If a driver was suspected of drinking, he was to be taken to the 30-foot orange-and-brown striped van where he'd take a breathalyzer test.

But by 11 p.m., only a few tickets had been issued for minor traffic violations and no one had been stopped for drinking.

The closest the troopers had come was stopping a car whose passenger was carrying a mixed drink in a plastic yellow cup. Since the man wasn't seen drinking, the troopers couldn't charge him, said Sgt. Joe Peters, who supervised the checkpoint.

"We just made him dump it out," Peters said. "He was tickled to death."

And Peters was tickled with the new van, called a DUI Van.

Specially equipped for handling driving under the influence arrests, the van contains a breathalyzer and a small office for a magistrate, so people can be processed on the spot. Usually, people arrested on DUI charges must be taken to a magistrate at a sheriff's department to take the breath test and be processed.

"It saves a lot of time," Peters said.

Flanked by a small army of patrol cars, the van sat in front of John's Auto dealership atop four hydraulic lifts that jutted from underneath.

Stocked with boxes of flares, orange traffic cones, a police radio, a generator, an electric typewriter for typing reports and the breath machine, the van is the only one of its kind in the state, Peters said.

It was given to state police in Richmond in January and Friday was the first time it was used in the western half of the state. It will be transferred around the state to any department that requests it. State police in Dublin are next on the list, Peters said.

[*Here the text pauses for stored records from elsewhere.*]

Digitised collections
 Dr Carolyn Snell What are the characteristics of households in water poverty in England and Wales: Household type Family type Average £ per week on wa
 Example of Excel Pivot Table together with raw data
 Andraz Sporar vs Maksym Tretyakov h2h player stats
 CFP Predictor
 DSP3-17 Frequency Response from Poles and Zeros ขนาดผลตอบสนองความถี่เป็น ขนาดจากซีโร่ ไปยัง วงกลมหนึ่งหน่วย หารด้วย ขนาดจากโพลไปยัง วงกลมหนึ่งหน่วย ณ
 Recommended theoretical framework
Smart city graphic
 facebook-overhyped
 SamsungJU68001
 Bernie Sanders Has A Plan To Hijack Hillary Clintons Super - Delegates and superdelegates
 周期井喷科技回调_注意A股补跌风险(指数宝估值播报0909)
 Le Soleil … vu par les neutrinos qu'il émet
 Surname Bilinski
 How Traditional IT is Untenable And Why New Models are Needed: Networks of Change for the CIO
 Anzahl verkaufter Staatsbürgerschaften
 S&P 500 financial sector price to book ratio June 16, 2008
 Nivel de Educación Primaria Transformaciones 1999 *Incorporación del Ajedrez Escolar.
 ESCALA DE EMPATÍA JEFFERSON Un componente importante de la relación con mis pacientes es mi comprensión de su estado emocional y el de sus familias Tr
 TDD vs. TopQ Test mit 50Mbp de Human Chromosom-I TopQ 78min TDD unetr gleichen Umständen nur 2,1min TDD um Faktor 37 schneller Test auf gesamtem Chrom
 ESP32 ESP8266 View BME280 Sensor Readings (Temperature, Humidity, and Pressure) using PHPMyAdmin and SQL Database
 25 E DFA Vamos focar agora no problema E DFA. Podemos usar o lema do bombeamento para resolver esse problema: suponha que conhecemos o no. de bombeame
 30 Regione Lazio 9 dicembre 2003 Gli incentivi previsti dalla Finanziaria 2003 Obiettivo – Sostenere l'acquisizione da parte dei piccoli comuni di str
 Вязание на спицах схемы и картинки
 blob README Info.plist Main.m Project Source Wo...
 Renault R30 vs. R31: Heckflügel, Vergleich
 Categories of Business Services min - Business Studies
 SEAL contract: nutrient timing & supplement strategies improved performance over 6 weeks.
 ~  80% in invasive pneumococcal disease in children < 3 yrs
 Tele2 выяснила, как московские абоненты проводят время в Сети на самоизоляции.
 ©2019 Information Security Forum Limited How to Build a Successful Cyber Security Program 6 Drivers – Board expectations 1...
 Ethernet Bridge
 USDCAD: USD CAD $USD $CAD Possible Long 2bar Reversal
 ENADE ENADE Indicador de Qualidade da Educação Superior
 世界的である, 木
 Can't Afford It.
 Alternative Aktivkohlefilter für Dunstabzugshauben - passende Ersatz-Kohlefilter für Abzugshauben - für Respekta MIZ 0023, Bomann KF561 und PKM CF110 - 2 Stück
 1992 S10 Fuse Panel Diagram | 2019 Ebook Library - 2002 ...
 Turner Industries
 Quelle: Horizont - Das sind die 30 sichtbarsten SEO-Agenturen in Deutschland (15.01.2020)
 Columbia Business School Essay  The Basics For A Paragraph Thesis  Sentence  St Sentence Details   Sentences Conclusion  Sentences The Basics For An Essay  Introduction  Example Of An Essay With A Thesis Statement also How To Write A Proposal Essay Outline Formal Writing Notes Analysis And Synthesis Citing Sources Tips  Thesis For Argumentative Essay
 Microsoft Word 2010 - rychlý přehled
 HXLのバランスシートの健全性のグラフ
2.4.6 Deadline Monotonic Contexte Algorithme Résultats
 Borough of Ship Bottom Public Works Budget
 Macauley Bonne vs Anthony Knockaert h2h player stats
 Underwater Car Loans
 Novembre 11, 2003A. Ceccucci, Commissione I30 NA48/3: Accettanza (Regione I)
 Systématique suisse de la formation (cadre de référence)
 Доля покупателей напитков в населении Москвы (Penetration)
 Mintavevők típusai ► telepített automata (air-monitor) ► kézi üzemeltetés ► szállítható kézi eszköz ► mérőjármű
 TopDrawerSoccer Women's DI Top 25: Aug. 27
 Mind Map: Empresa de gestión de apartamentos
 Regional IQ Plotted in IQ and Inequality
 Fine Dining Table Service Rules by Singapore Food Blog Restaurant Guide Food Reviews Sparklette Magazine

"This is the first time we've used it and I've got to find out where everything is," Peters said, kneeling under a table in search of an outlet to plug in the breathalyzer.

But while the troopers were thrilled with the efficiency of their new van, a few drivers said it was a bit of an inconvenience.

"It throws off my schedule a little bit, but its no big deal," said Tricia Manns, 19, of Pulaski, who was driving to a friend's house in Blacksburg.

Most drivers were stopped for no more than a minute and the backup never exceeded 10 cars in the first hour.

Few drivers complained about the stop, but gripes about sobriety checkpoints have been voiced by drivers and legislators across the country for years.

The issue of the constitutionality of checkpoints has been challenged in many states, according to news articles. And while most state courts have upheld police rights to conduct them, Michigan courts last year struck down the state's sobriety checkpoint program as an unconstitutional invasion of privacy.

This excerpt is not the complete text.